One further critical point in the application of the neural net is how to detect faulty reconstructions. As stated in Section 3.1, detecting a wrongly reconstructed spectrum is more difficult than for conventional smoothing or correction techniques, as the network will always create a clean-looking spectrum, just probably not with the correct bands at the correct positions. Having any measure of confidence about the network’s reconstruction would be very useful for rejecting faulty reconstructions. A solution to this could be found within the encoded data layer of the network itself. Figure 6A shows a visualization of the first three principal components of the encoded version of 2000 artificially distorted ATR spectra (i.e., the testing set) that were encoded by the network after training on 8000 other artificially distorted ATR spectra (i.e., the training set). To obtain the plot, PCA decomposition was carried out on a combined array from encoded train and test data, i.e., a 10 000 × 128 matrix. The first three principal components of the test data are plotted and color-coded according to the correlation of the reconstructed spectra to the target spectra. The image shows that spectra resulting in low reconstruction quality are represented by a diffuse point cloud in the center surrounded by clusters of points representing spectra that could be restored with high quality. Hence, there is a correlation between spectra in their encoded form and the quality of reconstruction. This relation was explored further by calculating the average distance to the five closest training spectra in the encoded space for each encoded testing spectrum. Figure 6B plots the achieved correlation from the reconstructed to the target spectrum as a function of the average distance to the training data. In addition, the plotted data points are color-coded using the correlation of the input spectra (i.e., the artificially distorted spectra) to the target spectra. The image shows two trends: First, the reconstruction quality in terms of correlation of the reconstructed to the target spectrum decreases with increasing distance to the training data, which again underlines the necessity for training data as representative as possible. But, second, even for input spectra with high distance to training data, the reconstruction can be good if the input spectrum was already quite close to the target spectrum.

Figure 6.

Figure 6

(A) Three-dimensional (3D) PCA plot of the validation with encoded quality of reconstruction (yellow = high correlation to the target spectrum, blue = low correlation to the target spectrum). (B) Plot of correlation of the restored to the target spectrum as a function of distance of each test point in the encoded space to the encoded versions of the training data.

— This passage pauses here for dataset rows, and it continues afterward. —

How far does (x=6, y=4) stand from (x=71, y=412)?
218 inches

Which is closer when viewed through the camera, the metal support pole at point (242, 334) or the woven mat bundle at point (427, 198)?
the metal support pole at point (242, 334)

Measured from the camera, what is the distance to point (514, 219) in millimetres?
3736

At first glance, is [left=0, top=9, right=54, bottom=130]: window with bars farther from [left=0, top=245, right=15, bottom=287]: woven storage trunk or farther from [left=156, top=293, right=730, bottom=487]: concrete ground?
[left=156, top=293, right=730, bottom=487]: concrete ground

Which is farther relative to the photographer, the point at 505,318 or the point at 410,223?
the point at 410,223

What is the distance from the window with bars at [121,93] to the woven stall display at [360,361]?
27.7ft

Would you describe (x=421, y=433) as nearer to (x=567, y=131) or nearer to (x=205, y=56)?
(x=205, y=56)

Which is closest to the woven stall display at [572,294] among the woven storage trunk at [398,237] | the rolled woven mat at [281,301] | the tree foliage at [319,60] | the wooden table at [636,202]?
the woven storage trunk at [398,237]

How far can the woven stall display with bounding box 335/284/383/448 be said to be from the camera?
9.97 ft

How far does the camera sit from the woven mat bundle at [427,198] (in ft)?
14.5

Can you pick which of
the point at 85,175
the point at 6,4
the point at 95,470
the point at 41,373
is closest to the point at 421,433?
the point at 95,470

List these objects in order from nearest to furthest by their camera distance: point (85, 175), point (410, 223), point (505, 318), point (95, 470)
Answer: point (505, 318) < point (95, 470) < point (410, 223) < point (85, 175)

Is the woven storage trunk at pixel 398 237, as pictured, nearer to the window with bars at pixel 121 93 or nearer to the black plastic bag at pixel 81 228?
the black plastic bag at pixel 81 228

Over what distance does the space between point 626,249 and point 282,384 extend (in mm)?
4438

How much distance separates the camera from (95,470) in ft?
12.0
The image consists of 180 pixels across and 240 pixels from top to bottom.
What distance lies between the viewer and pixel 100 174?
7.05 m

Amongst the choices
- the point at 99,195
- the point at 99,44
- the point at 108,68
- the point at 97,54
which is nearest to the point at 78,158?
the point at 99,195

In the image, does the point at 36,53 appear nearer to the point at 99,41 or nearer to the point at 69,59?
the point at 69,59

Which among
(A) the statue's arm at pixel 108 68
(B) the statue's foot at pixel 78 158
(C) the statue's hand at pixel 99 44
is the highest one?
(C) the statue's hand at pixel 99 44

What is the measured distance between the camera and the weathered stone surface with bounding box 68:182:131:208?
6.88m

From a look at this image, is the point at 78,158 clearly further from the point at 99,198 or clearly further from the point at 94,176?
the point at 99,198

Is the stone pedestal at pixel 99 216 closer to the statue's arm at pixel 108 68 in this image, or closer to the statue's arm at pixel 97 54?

The code developed for this manuscript implements a simple method for calculating the average distance of any spectrum in inference mode to all of the spectra used for training the network. This allows determining the indices of spectra further away from any training data than a given user-defined threshold, which then can be used to exclude reconstructions with low confidence. However, the method is far from ideal, as the correlation between training point distance and reconstruction quality is relatively weak.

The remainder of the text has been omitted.